§ **Dokumenttext**
Ich habe meinen Vater in guter Erinnerung. Der Sonntag, der einzige Tag, an dem mein Vater nicht arbeiten musste, war für die Familie da. Bei gutem Wetter fuhr Vater uns alle nach De Peel. Das ist ein Nationalpark mit einem Moorsee bei Roermond. Es waren immer viele Leute dort, und wir hatten viel Spaß. In dem See hat mir Vater auch das Schwimmen beigebracht. Nachdem er uns dort abgesetzt hatte, fuhr Vater wieder nach Hause und hat sich um seine Tauben gekümmert. Das war seine große Leidenschaft. Wenn die Tauben irgendwo losgelassen wurden, musste er zuhause sein, um sie wieder einzufangen. Danach ist er dann wieder nach De Peel gefahren und hat uns eingesammelt. Manchmal sind wir auch in die Ardennen gefahren.

§ **Die Daten**
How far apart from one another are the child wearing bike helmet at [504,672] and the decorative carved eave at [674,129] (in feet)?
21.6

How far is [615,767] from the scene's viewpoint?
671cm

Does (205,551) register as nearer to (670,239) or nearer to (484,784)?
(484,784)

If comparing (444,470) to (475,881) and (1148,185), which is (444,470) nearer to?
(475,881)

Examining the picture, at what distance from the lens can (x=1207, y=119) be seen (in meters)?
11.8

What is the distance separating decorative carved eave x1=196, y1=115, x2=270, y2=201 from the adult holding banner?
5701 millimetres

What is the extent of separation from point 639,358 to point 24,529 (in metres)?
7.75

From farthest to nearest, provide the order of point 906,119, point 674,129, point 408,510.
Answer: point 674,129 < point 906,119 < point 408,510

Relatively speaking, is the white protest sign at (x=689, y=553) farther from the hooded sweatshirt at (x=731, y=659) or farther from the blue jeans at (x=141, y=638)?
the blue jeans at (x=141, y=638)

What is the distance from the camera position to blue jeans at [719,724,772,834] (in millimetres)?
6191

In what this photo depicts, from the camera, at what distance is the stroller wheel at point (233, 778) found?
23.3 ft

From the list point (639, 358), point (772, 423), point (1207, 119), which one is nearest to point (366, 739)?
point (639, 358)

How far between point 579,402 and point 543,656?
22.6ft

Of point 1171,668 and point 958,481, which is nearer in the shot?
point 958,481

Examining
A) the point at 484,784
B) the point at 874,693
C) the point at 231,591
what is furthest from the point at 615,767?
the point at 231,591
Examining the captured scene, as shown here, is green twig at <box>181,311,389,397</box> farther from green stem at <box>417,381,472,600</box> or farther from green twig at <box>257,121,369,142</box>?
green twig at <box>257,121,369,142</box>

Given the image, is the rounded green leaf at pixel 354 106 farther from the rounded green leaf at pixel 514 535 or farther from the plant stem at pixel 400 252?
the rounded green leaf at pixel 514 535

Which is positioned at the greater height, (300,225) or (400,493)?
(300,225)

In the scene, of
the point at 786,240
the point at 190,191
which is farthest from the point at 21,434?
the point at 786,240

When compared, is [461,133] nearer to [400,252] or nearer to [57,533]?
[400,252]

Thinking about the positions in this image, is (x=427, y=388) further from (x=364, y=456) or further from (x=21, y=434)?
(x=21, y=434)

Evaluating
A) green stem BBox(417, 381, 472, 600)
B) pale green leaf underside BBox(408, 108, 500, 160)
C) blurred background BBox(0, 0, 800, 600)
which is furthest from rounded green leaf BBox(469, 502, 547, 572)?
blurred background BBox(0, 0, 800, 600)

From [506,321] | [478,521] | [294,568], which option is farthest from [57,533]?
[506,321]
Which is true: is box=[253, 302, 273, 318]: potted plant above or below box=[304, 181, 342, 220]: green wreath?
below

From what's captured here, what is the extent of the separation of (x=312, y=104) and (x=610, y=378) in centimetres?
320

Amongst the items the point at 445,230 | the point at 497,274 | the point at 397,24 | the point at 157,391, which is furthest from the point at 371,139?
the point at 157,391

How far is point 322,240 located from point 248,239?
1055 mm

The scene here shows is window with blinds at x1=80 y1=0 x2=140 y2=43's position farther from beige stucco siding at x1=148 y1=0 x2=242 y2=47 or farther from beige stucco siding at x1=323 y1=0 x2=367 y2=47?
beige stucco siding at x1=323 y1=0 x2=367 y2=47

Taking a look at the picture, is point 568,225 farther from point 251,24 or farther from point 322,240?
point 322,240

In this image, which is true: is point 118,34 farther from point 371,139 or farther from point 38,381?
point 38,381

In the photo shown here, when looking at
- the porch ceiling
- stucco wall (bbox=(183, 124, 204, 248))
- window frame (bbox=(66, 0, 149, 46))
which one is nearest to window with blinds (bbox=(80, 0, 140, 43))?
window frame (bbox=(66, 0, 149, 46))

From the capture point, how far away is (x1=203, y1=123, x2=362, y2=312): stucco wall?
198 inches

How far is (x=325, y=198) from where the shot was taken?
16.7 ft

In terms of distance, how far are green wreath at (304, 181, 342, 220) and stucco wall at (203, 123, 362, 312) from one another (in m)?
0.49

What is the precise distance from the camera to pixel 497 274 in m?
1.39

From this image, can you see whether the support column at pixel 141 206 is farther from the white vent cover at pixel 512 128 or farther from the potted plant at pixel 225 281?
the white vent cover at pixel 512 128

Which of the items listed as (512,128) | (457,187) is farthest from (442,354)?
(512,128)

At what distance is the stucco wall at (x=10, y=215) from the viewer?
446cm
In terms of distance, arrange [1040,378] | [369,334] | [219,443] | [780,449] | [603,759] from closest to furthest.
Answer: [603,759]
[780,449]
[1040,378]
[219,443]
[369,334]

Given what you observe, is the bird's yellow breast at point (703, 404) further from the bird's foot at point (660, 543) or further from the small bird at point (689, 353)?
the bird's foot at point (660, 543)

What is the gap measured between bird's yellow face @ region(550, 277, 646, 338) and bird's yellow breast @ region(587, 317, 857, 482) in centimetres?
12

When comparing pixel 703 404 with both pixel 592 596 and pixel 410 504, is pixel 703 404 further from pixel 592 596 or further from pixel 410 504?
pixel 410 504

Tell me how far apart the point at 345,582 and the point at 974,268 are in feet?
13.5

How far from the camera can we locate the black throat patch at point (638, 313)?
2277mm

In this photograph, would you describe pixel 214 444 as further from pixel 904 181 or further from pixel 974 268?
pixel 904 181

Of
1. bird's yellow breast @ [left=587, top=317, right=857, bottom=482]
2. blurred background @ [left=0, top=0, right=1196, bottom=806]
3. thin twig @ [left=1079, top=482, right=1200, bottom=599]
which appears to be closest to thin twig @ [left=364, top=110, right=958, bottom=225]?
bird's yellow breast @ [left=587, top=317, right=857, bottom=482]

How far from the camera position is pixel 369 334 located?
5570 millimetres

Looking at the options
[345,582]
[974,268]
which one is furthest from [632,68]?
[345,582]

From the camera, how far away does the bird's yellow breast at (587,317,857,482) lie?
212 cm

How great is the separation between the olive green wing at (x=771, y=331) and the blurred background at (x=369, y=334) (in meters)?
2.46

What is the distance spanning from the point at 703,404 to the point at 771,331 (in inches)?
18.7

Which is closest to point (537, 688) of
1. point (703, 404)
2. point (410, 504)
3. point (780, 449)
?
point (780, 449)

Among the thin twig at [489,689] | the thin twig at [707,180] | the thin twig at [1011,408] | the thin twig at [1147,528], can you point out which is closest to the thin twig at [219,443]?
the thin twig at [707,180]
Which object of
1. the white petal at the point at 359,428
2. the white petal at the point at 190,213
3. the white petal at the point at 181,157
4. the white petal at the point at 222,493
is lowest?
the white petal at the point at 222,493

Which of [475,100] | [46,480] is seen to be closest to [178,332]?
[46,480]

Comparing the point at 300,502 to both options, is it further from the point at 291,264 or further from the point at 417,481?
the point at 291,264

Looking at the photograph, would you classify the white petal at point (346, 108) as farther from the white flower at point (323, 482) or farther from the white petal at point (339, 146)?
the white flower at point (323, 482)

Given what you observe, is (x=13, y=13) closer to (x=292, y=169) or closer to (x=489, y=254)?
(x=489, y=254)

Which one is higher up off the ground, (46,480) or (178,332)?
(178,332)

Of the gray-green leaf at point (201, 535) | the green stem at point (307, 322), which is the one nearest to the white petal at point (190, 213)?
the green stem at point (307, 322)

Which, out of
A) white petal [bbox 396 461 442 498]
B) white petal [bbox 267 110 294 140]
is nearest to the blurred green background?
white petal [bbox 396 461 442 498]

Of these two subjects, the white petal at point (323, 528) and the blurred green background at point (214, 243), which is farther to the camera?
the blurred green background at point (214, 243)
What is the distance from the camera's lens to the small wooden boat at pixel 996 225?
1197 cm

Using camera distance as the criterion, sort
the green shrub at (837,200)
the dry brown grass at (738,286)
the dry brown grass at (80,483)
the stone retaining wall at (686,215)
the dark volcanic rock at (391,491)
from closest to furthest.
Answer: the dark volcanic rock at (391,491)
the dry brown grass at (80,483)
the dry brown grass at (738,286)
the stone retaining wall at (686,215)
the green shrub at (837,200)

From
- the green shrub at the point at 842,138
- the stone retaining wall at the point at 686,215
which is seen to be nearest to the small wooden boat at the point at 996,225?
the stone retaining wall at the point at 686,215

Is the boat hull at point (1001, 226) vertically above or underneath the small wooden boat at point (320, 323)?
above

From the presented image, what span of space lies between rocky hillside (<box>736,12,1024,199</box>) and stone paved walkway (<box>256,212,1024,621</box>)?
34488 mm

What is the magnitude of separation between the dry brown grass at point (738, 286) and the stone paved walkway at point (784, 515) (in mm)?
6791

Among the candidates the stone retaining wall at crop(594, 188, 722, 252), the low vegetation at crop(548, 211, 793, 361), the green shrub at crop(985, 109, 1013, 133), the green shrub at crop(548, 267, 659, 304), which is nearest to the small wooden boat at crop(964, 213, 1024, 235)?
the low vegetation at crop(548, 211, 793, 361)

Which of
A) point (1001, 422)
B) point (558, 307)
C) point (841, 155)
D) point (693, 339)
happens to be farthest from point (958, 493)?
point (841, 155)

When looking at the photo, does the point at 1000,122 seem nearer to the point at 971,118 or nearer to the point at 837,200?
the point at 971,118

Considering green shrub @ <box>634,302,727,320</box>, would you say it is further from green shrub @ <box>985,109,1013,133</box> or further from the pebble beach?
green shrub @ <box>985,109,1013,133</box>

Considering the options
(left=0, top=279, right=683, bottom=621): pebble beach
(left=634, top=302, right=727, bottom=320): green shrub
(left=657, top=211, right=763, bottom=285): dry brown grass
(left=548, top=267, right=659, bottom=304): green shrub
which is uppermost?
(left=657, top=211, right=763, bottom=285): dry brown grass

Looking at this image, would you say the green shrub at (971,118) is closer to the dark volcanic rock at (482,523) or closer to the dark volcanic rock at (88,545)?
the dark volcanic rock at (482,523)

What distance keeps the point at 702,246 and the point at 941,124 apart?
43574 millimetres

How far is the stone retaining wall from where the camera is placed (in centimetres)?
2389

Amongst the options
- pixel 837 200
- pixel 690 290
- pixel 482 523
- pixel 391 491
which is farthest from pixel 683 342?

§ **Auftrag 1**
Gib einen Abschnitt aus dem Dokumenttext wortgetreu wieder: Setze bei den Worten „Ich habe meinen“ ein und ende nach „die Ardennen gefahren.“.
§ **Auftrag 2**
Beantworte anhand des Dokumenttexts:
(a) An welchem Tag musste der Vater nicht arbeiten?
(b) In der Nähe welcher Stadt liegt der Nationalpark De Peel?
(c) Was war die große Leidenschaft des Vaters?

§ **Musterlösung 1**
Ich habe meinen Vater in guter Erinnerung. Der Sonntag, der einzige Tag, an dem mein Vater nicht arbeiten musste, war für die Familie da. Bei gutem Wetter fuhr Vater uns alle nach De Peel. Das ist ein Nationalpark mit einem Moorsee bei Roermond. Es waren immer viele Leute dort, und wir hatten viel Spaß. In dem See hat mir Vater auch das Schwimmen beigebracht. Nachdem er uns dort abgesetzt hatte, fuhr Vater wieder nach Hause und hat sich um seine Tauben gekümmert. Das war seine große Leidenschaft. Wenn die Tauben irgendwo losgelassen wurden, musste er zuhause sein, um sie wieder einzufangen. Danach ist er dann wieder nach De Peel gefahren und hat uns eingesammelt. Manchmal sind wir auch in die Ardennen gefahren.

§ **Musterlösung 2**
(a) Am Sonntag.
(b) Bei Roermond.
(c) Seine Tauben.